• Text segment:
Game Changer

Pfizer and BioNTech’s game changing announcement that its vaccine had been found to be more than 90% effective in a late stage trial added more fuel on a stock market rally that was already underway following President-elect Biden’s election win and likely split Congress.  It was the time for beaten up value/travel/oil stocks to shine while conversely stay at home stocks have come under pressure.  However, that story appeared to reverse overnight, with tech stocks making a comeback, suggesting that it’s not going to be a one way bet for value stocks. 

One obstacle is the rampant increase in virus cases in the US and Europe and risks of more lockdowns. Though the vaccine news is clearly positive its worth highlighting that it could take some time for any vaccine to be rolled out in sufficient numbers to allow for an opening up of economies anytime soon.  In the meantime, we still have to contend with a big wave of virus infections in Europe and US, which implies more economic pain to come.  All of this could put a renewed dampener on risk sentiment and limit the rally in stocks in the near term.  

Technical indicators (Relative Strength Index) suggest resistance in the short term; for example, the US Russell 2000 index (a broad small cap index) is verging on hitting Fibonacci retracement levels around 1746, while its also above its upper Bollinger band.  Not helping tech stocks is the regulatory stance, with Amazon hit by an antitrust charge from regulators in the EU.  The USD’s weakness also looks overdone in the short term. In particular, technical indicators show that Asian currencies and dollar bloc currencies (CAD, AUD, NZD) look stretched. The USD is likely to make further gains in the short term even as its medium term outlook remains more negative.

• The task: Reproduce verbatim the portion of the market commentary that begins with "Game Changer" and ends with "for value stocks.". Rely solely on the market commentary above; consult no other source.

• Collected data:
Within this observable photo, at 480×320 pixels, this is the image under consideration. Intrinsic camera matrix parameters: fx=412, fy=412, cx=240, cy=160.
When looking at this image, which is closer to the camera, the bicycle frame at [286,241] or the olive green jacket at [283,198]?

• Task result:
Game Changer

Pfizer and BioNTech’s game changing announcement that its vaccine had been found to be more than 90% effective in a late stage trial added more fuel on a stock market rally that was already underway following President-elect Biden’s election win and likely split Congress.  It was the time for beaten up value/travel/oil stocks to shine while conversely stay at home stocks have come under pressure.  However, that story appeared to reverse overnight, with tech stocks making a comeback, suggesting that it’s not going to be a one way bet for value stocks.